Tuesday, July 27, 2010

Deleted scenes and out-takes

Okay, here's a bit of what went through my mind when I was planning the page that I posted last week. The class assignment was based on the old joke "a horse walks into a bar, and the bartender says "why the long face?"

The assignment was to draft up a page thumbnail with the basic storyline "A (character) walks into (an environment) and says (a line) to (a second character)". And because after hearing the horse joke, it was the next thing that came to mind, I decided to do a cowboy story where a cowboy walks into a saloon and says something like "you gotta lotta nerve coming back into this town."

I'm old school, so my default page breakdown is six panels per page, three rows and two columns. I start with that basic breakdown, and decide which panel is the most important and which is the biggest (not always the same thing) and start sliding the panel borders around. At the thumbnail stage, I'm just thinking about how much volume on the page each panel will take up, and how much volume in the panel each character will take up. I throw down a pose, but because my thumbnail sketches are only about 2 inches by 1.5 inches for the whole page, I let the character pose take up all the volume their action, including dialogue bubbles, will take in the final layout.  (I don't know if this is right or wrong, but for now it works for me.)



1. Started out with the first story beat and realized I'd rather keep all of the panels until the first close-up in widescreen format, to give it more of a Western movie feel.


 2. I made the establishing shot bigger to provide more information about the setting. The instructor suggested I try using an over-the-shoulder shot. I gave that a go, and roughed in the story beats up until the character delivers the line.

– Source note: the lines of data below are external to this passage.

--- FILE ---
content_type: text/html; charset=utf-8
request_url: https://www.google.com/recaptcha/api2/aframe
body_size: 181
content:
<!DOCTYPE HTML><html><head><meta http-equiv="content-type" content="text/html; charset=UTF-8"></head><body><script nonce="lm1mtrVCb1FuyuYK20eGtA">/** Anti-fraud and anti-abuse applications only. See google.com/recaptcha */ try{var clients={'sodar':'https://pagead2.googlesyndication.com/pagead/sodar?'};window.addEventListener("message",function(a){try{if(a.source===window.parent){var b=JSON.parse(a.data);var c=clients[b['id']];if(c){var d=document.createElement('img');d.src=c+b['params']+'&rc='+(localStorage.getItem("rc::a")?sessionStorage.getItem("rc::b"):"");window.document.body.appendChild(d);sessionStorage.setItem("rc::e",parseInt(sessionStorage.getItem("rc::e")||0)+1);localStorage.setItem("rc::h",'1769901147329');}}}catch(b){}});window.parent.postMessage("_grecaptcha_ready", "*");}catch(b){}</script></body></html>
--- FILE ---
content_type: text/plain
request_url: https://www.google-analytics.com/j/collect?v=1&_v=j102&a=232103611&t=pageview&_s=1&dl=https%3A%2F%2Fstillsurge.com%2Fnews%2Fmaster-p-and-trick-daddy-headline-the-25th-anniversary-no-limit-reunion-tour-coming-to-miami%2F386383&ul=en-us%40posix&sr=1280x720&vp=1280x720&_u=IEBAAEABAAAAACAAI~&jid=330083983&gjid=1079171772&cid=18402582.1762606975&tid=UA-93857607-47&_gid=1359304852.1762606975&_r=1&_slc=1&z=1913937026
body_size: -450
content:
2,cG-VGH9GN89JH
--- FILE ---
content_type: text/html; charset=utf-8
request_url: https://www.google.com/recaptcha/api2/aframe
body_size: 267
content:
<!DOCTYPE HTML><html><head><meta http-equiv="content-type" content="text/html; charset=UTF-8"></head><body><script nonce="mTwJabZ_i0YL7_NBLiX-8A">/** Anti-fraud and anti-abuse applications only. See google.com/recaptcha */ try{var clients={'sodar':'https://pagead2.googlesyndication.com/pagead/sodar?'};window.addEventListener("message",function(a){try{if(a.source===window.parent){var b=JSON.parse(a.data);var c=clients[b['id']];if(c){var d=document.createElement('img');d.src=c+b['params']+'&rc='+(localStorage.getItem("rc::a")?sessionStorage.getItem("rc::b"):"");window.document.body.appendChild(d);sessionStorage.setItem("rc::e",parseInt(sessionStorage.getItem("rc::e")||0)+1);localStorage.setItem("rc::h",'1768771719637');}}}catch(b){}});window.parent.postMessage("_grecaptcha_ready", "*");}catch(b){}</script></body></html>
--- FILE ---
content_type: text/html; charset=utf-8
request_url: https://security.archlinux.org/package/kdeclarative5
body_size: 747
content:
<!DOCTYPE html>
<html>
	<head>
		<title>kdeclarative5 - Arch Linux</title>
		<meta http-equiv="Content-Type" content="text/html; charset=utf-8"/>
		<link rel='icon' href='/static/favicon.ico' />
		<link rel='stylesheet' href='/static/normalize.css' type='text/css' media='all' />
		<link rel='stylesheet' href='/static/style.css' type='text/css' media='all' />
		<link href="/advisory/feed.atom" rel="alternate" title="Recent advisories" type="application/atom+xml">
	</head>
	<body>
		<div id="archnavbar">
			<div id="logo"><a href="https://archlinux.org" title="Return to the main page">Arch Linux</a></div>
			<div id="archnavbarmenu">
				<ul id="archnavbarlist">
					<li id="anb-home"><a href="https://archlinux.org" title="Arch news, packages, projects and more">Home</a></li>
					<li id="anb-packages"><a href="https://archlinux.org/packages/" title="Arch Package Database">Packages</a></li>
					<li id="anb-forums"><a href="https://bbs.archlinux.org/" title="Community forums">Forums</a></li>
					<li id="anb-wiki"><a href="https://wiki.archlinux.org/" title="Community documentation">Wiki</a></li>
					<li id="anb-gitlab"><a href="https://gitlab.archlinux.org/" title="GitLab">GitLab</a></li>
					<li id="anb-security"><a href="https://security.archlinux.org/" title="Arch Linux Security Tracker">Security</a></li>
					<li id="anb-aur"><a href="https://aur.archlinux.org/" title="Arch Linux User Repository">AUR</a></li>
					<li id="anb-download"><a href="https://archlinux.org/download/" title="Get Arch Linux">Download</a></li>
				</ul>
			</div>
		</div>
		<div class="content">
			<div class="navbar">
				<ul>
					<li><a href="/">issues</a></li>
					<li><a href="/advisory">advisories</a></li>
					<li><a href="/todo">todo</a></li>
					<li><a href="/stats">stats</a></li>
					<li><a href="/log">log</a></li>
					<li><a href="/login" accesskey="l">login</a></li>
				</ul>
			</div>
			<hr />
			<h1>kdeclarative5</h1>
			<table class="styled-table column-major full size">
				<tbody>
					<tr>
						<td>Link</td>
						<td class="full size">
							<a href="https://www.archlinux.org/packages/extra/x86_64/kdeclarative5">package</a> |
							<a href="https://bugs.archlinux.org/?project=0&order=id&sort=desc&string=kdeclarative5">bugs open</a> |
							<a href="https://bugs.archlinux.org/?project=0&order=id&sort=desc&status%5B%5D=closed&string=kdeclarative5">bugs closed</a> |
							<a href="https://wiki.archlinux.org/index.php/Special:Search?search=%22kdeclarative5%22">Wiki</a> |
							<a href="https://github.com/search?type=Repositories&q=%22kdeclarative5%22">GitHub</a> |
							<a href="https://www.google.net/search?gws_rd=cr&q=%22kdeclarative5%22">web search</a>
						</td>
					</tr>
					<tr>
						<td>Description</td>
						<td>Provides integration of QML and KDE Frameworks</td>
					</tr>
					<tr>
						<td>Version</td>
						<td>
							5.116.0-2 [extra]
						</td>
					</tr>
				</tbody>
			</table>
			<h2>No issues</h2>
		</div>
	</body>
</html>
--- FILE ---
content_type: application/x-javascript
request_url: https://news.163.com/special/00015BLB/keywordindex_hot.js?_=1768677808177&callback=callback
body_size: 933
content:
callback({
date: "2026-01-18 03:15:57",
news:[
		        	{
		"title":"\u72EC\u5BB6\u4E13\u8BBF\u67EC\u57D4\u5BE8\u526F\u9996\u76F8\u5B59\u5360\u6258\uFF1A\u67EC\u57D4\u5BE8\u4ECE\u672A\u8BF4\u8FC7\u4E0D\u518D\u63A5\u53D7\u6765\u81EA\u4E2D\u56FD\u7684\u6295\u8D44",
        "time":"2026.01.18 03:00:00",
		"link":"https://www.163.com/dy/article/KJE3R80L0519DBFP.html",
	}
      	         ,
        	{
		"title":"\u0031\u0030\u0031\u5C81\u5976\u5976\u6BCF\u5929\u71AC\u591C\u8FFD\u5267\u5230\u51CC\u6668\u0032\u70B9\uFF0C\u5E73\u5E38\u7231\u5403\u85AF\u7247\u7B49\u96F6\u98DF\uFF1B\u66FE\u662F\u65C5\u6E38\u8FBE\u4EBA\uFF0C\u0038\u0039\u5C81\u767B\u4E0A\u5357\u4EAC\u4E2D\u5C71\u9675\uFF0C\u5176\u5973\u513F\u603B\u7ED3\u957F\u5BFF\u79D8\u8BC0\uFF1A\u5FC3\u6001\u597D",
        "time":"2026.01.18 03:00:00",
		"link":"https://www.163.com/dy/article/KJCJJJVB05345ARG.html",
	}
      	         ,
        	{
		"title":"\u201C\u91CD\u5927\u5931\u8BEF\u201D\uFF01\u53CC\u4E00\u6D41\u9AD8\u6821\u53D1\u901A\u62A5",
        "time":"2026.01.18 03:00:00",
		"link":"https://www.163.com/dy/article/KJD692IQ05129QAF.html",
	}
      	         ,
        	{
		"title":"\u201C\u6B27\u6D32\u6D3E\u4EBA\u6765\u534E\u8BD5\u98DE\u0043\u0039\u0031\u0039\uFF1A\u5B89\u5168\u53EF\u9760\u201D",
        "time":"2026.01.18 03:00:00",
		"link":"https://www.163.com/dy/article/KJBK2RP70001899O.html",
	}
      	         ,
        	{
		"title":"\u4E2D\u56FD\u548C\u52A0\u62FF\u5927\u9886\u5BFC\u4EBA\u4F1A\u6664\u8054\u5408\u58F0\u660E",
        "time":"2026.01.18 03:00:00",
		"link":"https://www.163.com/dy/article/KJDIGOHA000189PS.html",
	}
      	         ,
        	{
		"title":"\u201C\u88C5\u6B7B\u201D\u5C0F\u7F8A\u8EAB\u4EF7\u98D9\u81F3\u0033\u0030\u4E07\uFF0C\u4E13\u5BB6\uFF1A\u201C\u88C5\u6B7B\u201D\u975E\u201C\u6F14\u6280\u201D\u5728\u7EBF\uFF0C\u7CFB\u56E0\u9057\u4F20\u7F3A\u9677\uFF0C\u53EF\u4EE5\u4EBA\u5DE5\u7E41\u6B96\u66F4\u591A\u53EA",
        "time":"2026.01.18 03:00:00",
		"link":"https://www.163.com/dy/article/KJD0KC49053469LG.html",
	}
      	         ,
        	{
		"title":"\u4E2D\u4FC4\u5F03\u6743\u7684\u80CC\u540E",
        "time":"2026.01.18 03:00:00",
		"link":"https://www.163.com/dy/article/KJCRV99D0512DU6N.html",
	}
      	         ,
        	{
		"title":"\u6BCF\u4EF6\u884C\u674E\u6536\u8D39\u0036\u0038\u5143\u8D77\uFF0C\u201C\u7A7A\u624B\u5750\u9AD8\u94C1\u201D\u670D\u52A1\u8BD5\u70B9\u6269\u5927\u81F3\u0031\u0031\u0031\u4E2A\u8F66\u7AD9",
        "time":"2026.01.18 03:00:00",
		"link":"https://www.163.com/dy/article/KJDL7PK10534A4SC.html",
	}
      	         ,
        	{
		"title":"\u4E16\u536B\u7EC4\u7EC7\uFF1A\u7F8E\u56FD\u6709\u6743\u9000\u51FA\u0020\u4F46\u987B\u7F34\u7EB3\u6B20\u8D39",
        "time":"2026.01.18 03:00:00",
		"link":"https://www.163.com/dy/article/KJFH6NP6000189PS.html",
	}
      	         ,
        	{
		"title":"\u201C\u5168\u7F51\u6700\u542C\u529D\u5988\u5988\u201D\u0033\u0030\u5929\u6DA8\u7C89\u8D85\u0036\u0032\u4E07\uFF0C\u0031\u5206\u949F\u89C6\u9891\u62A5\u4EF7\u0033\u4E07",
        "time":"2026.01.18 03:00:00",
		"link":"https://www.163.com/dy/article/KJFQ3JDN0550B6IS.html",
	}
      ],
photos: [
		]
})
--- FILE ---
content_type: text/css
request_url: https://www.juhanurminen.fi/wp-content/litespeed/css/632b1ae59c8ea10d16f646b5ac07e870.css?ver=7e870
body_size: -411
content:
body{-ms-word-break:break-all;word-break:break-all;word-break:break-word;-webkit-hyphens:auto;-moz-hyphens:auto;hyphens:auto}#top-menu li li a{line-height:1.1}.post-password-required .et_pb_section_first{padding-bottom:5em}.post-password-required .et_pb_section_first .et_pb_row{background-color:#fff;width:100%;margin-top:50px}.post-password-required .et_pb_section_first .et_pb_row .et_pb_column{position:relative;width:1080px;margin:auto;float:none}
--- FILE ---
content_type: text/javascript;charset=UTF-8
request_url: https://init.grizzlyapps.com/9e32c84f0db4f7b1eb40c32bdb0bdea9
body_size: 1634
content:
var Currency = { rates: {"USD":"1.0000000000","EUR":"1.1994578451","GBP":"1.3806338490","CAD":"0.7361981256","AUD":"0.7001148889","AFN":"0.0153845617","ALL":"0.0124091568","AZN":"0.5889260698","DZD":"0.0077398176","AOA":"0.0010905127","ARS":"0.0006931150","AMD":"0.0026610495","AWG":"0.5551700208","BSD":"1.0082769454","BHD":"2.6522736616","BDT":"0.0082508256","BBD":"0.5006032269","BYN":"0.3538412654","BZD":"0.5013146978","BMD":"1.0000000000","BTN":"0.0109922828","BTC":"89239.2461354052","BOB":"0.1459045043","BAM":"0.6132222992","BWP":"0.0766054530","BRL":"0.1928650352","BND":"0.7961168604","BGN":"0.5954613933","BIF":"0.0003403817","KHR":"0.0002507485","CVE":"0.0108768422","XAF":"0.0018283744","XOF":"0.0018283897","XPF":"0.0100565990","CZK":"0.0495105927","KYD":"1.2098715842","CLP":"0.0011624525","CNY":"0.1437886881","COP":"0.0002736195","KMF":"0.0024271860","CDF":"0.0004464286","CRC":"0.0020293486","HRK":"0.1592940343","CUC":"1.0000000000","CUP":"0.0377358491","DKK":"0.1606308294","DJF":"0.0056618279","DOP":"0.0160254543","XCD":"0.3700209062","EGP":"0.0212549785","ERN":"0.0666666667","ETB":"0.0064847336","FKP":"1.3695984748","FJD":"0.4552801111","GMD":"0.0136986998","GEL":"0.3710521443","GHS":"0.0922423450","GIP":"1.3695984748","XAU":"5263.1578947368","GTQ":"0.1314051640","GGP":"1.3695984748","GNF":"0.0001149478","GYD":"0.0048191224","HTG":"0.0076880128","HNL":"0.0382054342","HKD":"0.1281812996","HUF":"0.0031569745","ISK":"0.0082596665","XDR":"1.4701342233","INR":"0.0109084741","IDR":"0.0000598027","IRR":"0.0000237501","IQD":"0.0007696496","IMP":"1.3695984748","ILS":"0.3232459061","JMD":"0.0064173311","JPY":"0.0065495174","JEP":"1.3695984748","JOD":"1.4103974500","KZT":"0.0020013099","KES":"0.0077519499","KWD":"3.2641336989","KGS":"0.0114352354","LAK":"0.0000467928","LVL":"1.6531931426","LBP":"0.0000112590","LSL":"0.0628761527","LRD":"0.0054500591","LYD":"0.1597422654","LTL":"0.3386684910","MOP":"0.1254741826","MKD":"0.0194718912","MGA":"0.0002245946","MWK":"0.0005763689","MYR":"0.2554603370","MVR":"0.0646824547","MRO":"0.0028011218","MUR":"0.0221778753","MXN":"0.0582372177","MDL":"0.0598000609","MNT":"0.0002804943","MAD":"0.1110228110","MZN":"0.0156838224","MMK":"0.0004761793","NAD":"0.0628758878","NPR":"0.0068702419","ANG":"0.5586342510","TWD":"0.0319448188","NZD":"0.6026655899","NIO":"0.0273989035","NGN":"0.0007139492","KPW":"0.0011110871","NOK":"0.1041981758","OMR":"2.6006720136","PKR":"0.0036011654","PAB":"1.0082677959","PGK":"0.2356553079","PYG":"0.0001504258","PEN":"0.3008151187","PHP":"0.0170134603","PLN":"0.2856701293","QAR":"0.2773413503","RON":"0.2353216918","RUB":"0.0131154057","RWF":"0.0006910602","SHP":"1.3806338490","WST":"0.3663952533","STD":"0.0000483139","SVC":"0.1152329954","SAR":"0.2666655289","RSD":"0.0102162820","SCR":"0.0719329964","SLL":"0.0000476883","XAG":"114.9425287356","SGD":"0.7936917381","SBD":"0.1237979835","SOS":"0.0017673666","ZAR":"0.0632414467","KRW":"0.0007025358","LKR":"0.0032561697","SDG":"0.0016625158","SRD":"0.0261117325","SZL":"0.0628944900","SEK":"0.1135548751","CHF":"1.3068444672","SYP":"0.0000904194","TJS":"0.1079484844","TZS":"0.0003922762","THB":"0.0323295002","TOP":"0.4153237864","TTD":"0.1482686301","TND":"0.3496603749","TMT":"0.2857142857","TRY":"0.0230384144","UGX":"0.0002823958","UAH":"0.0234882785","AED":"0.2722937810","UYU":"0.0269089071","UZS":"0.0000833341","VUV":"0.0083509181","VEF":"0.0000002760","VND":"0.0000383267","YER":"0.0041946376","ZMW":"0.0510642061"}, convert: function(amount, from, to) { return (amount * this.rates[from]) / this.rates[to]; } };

3. I decided to keep the establishing shot long and narrow, and the main character small in the panel to emphasize his isolation from the town and its folk, and I flipped the eyeline in the last panel to give the reader an exit from this page to the next. The instructor suggested I move the last three panels to page two because the pace felt a little rushed trying to get it all done in one page, and really the point of page one is the dramatic tension of the main character riding into town and entering the saloon.


4. Revised to include just up to the point where the cowboy walks into the saloon. Except that for narrative flow, the last panel should be flipped so the cowboy is walking into the panel on the left-hand side, so he enters the same way we'd read it, and the dramatic tension on the right hand side causes a pause in the forward momentum.
 




Now, because the first spoken line has been moved to page 2, and I was OK with the basic narrative flow in the thumbnail, I went ahead and went straight to full 11x17 format without doing the 5x8 layout sketch I would do for plotting dialogue bubbles and camera angles.  This resulted in a godawful eggregious layout error.  - there is a railing running exactly through the horizontal centre of the page. It's basically the visual equivalent of clotheslining  the reader.  Yeah, go ahead and look. I would apologize in advance for what you're about to see, but I warned you.
So, lesson learned. Check your layouts early and often. Righty-o.

The other narrative tweak was that I decided that the information in panel 2 is not as important as the information in panel 4, so I switched out which was the big full-bleed panel and which would be kept in the inside margins of the page.

And I still haven't made a decision on the final renders, but I'm leaning towards more stylized than realistic. There's a big monsterfest coming up, and my style, and the nature of the story itself where the characters are aware of the fact that they are in a comic book, leans more toward cartoon violence than actual gore.

Wednesday, July 21, 2010

What I Did On Summer Vacation

It may seem weird, but I took vacation time to go to school full-time.  In particular, to attend the summer session of Graphic Storytelling and Digital Rendering workshops offered at Max the Mutt Animation School.

Of course, at the same time I was doing this, I was also taking a couple of night classes through Toronto Cartoonists Workshop so I had my hands full. Full of pencils.

Awesome fun times. Sometimes frustrating and a little hand-cramp-inducing, but awesome fun times nonetheless.

 
For the record, if you ever have the chance to spend sixteen straight days doing nothing but what you love best, TAKE IT. For all of its intensity, this was the most restful vacation I've ever had.

 At this point, I've got the kernel of a fun story to tell.

So far, I haven't decided how I'm going to do the final renders, but here's the initial version. I haven't decided whether or not I like it the way it is, and I might redo this in regular pencil, instead of using grease pencil and going in with pen for the details (as shown).

I'm going to think about it, and get back to you on that.


Coming up next week - the creative process behind the page.

Wednesday, July 7, 2010

It's almost magic

Okay, so here's some stuff.




I was going through some old life drawings and found a kind of fun gesture drawing. It's dramatic, it has some flair, and I said to myself "hey, that looks like a pose Zatanna would take." So, I worked it up as a rough sketch, which turned out okay.



Once I had some decent line art, I put it on the lightbox and traced it onto some watercolour paper to do a rendering in ink wash.

Again, turned out okay. The wash did a couple of things I didn't expect, but that's what Photoshop is for, right?